I wish I could tell you precisely what switched in me, but to this day, I am still trying to understand it all. Everyone will have their own way of quitting or moderating or even mindfully drinking. You may resonate with my story, or you might not. The message here is to give yourself a chance and walk in the direction that feels right. If a recovery meeting is calling you, go. If you need to get away, whether a yoga retreat or detox center, explore those options and make the move. If you want to tell everyone in your life on day one, do so. If you don’t want to tell anyone, don’t. Only you will know what’s right. But what I do know, and what I can share with confidence, is you must get quiet. Only then will you hear and see your true direction.
I swear this is similar to my story and I appreciate you sharing it. I’m in the beginning of being sober. I also had been questioning for awhile. I have written about quitting in my journal and been in awe of friends who went sober. Like insanely curious about how they did it. It’s been almost a month and feels like such the right path for me. Like you- folks have asked, but you didn’t have a problem did you? And when I try to explain the mental and physical anguish I experienced when I did drink, I could and can often see they don’t understand or resonate.

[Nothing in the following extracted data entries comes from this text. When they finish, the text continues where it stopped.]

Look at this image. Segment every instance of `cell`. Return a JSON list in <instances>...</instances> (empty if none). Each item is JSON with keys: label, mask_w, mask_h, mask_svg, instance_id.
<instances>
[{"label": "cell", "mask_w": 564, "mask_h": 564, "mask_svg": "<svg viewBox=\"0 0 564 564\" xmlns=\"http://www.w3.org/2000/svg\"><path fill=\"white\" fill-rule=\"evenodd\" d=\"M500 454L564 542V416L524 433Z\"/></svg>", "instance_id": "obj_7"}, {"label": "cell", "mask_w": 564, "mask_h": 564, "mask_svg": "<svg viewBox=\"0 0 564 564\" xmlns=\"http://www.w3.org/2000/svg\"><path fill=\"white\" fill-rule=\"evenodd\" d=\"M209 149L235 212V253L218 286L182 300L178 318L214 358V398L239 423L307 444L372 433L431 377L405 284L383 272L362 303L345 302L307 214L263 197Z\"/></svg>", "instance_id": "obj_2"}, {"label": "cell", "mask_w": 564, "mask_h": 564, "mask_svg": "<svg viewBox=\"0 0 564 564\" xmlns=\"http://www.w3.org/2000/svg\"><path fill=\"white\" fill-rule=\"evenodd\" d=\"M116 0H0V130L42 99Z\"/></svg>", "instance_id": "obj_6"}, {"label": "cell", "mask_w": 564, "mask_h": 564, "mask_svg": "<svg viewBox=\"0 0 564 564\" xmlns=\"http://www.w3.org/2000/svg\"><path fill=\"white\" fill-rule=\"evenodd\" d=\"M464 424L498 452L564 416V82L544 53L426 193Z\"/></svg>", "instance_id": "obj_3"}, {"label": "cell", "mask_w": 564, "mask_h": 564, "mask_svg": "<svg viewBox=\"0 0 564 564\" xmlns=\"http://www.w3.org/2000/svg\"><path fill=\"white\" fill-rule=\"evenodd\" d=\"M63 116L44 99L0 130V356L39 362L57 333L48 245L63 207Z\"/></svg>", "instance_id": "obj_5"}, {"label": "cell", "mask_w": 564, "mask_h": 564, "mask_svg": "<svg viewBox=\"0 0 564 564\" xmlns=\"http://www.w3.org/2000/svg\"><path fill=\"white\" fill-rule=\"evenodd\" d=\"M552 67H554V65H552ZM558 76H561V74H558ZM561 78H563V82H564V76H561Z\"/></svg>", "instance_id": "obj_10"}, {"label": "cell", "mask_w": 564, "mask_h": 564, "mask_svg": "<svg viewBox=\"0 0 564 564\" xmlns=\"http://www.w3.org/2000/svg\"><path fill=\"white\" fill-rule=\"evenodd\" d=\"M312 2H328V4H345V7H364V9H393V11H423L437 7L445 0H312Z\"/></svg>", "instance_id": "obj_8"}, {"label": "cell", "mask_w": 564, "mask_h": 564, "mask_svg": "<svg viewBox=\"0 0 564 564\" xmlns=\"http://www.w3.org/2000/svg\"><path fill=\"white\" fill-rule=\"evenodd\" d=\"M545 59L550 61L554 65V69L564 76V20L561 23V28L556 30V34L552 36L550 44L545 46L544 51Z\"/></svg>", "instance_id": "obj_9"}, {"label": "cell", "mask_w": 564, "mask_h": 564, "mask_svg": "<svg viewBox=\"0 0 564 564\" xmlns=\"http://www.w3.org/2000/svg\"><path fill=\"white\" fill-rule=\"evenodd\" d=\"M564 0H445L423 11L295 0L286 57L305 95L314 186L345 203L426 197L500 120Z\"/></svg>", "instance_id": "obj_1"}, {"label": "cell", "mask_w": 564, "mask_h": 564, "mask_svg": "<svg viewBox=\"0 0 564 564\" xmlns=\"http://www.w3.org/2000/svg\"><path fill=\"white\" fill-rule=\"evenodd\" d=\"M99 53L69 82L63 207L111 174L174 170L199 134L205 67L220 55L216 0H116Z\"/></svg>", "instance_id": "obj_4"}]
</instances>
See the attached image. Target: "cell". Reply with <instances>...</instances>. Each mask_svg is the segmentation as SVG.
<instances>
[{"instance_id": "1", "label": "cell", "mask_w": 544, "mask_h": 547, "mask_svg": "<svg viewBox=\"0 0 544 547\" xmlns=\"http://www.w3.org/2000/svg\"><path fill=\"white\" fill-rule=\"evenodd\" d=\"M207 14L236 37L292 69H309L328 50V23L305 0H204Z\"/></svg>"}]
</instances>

It feels great to be on this path and I’m grateful for community and resources.
Thanks for sharing this Mia. Been wanting to visit Kripalu for a while! It’s amazing to me that you were able to stop drinking even while being successful by all accounts in our society. For people like me who can’t stop, have hit bottom and are losing everything they love in their life, I just want to recommend doing a 12 step program. I have to guess that week in Vermont was a self assessment of sorts like the steps are. Getting honest being the most important.